Relationship of daily round correlations to final round correlations

@profricecake If this is a concern, you should not be participating in the tournament. In contrast to the very long conversation in Rocket Chat yesterday (and many times before) about trusting third party model staking where there are big trust issues between users, this is about trusting the system.

1 Like

That makes a lot of senses. But for the sake of transparency, revealing the score calculation method should not be a red-line vis-à-vis the hedge fund operation. Transparency is heart of the defi, right :grinning:?

We don’t even know what the target is. So that could have a lot to do with it.

I did look at the data for ALL models and then filtered in a few ways but the basic pattern always holds. First day average change is much bigger than others, and then generally decreases. I think a lot of us have noticed that the first day is way off, and will often reverse the second or third day before it gets even a semblance of a trajectory towards where it is going to end up. Probably down again to how the target is created. We have once in a while we’ve seen some radical changes in scores on the very last day or two though…

I’m not reading into this discussion that anyone is questioning the integrity of the team. And I very much appreciate your insight and discovery @wigglemuse however, while you mention that the issue is pretty much settled, I cannot find any information in the official documentation regarding details on the subject. I trust that you did ask and that Richard did respond, but it seems reasonable to want these details in a readily available point of reference as part of the official documentation, rather than to have to scour the forums and chat rooms. Especially as a newcomer.

What @profricecake has proposed seems like an utterly reasonable possibility for a method of calculation. It may not, in fact, be what is happening but I, for one, would love to see clear easily accessible documentation from the official numerai team, which doesn’t seem like a big ask. If presenting that level of detail would pose some level of data leakage or security risk, then stating so would be sufficient. It’s in all of our interests for each of us to have great performance, so I certainly don’t think anything sneaky or untoward is going on. Probably just a squeeze on resources. I love the tournament, and the community. I believe a push toward more clear and available official documentation gives all of us some bedrock to stand on and would allow for our guessing to focus more on how we can improve predictions and less on the mechanics of the tournament.
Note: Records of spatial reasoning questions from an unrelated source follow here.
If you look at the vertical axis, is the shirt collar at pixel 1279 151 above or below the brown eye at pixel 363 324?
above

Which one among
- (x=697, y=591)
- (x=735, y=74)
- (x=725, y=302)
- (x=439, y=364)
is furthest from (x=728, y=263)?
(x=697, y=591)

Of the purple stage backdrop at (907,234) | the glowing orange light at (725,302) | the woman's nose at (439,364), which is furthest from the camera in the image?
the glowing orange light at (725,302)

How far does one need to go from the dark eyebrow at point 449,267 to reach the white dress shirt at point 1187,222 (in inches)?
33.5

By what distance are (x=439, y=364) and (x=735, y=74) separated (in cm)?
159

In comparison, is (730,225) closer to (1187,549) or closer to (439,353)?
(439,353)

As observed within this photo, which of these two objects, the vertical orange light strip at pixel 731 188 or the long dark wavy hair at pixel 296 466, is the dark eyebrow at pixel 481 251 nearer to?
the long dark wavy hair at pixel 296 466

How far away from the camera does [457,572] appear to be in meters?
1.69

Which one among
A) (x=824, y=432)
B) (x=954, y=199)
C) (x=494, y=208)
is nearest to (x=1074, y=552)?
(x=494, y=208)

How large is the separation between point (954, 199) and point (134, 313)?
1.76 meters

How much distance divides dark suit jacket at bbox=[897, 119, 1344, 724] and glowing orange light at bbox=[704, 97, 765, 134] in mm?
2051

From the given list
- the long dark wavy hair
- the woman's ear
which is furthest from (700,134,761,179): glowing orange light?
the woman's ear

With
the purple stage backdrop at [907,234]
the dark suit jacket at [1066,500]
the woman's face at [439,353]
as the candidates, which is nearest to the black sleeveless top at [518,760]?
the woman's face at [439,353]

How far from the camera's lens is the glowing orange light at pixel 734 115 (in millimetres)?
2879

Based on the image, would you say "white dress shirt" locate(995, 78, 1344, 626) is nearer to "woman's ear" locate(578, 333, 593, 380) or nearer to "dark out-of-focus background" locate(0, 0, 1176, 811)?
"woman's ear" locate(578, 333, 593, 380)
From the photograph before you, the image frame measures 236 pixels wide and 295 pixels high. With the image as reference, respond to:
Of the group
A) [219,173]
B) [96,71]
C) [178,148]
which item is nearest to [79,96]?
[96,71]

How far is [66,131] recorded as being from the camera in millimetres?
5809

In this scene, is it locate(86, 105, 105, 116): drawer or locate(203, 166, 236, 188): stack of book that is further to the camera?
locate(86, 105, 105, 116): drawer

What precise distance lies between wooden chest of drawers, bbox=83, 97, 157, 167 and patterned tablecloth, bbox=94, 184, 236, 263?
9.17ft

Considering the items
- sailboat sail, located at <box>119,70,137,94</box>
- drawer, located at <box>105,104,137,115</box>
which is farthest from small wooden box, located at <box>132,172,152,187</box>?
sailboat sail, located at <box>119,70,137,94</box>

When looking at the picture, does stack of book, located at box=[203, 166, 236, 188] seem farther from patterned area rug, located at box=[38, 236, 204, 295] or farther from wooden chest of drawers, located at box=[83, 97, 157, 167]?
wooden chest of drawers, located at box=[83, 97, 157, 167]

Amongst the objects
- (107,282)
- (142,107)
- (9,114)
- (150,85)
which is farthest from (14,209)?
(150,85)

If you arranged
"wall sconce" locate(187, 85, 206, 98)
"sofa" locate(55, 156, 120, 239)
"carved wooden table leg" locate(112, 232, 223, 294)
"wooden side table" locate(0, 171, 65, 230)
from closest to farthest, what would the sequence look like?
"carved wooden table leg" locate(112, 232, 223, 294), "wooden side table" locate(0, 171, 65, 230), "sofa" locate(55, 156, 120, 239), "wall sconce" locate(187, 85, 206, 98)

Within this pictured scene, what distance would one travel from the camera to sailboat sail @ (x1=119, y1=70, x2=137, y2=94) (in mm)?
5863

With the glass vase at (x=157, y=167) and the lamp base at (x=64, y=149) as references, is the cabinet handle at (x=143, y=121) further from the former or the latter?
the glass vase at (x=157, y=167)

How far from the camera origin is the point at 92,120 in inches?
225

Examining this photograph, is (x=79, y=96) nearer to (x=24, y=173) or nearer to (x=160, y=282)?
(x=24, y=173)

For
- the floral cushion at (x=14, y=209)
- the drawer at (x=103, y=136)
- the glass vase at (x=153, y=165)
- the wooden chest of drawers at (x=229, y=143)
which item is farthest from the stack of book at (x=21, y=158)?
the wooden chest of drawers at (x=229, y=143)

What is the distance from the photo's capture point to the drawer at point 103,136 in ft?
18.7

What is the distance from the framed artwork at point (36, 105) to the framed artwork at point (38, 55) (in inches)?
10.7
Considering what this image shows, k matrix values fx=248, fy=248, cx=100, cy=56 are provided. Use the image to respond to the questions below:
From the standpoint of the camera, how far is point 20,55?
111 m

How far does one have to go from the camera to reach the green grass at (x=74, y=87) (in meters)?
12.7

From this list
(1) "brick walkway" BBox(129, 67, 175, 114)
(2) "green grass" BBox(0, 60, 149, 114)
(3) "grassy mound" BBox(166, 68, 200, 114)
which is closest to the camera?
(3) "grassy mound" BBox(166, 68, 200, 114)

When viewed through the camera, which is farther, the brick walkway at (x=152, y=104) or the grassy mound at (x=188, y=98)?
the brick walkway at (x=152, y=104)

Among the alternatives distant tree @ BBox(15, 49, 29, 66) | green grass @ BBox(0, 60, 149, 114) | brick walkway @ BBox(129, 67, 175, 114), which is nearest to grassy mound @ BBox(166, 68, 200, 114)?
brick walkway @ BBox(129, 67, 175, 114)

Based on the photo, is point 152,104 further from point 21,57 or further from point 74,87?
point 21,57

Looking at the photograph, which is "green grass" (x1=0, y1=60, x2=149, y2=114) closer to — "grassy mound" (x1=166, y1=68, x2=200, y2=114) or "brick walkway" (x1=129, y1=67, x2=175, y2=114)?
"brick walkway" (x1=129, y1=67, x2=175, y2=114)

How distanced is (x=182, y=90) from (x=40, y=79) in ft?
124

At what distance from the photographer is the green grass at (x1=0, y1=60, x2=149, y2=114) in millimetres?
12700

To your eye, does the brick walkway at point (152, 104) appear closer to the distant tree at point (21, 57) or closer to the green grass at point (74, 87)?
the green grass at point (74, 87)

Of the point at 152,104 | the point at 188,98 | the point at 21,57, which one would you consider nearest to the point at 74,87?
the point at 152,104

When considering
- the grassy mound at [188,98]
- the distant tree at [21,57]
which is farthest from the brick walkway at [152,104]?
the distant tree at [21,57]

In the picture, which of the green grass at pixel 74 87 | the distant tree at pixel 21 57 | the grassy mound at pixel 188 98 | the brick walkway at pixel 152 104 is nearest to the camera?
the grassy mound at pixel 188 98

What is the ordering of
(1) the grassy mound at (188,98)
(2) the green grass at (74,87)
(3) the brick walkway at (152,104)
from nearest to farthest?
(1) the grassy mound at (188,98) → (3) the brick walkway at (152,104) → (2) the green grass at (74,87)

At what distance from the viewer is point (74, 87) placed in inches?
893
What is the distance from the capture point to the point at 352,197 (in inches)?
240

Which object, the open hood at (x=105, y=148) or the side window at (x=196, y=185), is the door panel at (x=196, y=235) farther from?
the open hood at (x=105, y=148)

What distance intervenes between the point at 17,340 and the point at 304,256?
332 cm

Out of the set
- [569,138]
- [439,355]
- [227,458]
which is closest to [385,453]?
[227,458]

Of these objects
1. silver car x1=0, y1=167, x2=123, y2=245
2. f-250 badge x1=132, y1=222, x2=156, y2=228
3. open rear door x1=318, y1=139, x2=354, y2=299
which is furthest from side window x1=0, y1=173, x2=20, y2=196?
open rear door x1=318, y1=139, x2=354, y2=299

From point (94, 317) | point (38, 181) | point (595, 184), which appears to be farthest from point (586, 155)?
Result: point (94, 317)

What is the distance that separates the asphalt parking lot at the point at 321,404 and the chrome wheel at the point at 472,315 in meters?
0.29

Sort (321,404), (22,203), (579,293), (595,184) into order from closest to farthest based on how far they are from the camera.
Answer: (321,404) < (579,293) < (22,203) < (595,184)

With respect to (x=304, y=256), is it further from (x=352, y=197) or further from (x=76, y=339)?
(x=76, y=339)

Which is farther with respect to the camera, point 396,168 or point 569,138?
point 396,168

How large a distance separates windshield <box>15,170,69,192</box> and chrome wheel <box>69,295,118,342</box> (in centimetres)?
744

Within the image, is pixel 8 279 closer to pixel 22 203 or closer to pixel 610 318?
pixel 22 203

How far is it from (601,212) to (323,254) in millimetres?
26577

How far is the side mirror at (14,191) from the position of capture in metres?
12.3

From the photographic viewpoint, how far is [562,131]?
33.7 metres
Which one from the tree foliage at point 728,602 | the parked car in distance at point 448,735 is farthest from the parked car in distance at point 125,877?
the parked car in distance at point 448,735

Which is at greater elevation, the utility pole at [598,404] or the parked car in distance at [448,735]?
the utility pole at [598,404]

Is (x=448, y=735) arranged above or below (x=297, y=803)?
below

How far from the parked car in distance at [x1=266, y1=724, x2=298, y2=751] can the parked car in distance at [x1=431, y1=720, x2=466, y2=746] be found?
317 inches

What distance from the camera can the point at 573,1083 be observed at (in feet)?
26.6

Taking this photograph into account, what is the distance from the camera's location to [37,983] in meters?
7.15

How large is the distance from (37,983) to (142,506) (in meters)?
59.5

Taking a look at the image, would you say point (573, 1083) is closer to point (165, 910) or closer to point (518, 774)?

My point is that they’ve only ever said it is one way, so there isn’t really any more detail needed in order for it to be the plain truth. The need to clarify it only comes from users essentially asking “Is the way you say it is actually the way it is?” They obviously aren’t going to document every esoteric detail that it is NOT. Things get documented above and beyond the basics when they are continuing questions about them, and that applies here. But the questions come before the documentation because otherwise it is not known which things are points of confusion that need additional clarification. In any case, I am working on that exact documentation, and should be doing that right now instead of posting on the forum. So once that project is more or less complete (complete enough to post anyway), if and when any more questions about esoteric details come up that I haven’t answered, I will be then happy to add to it (with a quick response time) pretty much any reasonable question people have and then it will be there to point to. And in fact, that’s exactly why I made sure to clarify this once and for all directly with the team, because anything I put in those docs I will make sure is correct.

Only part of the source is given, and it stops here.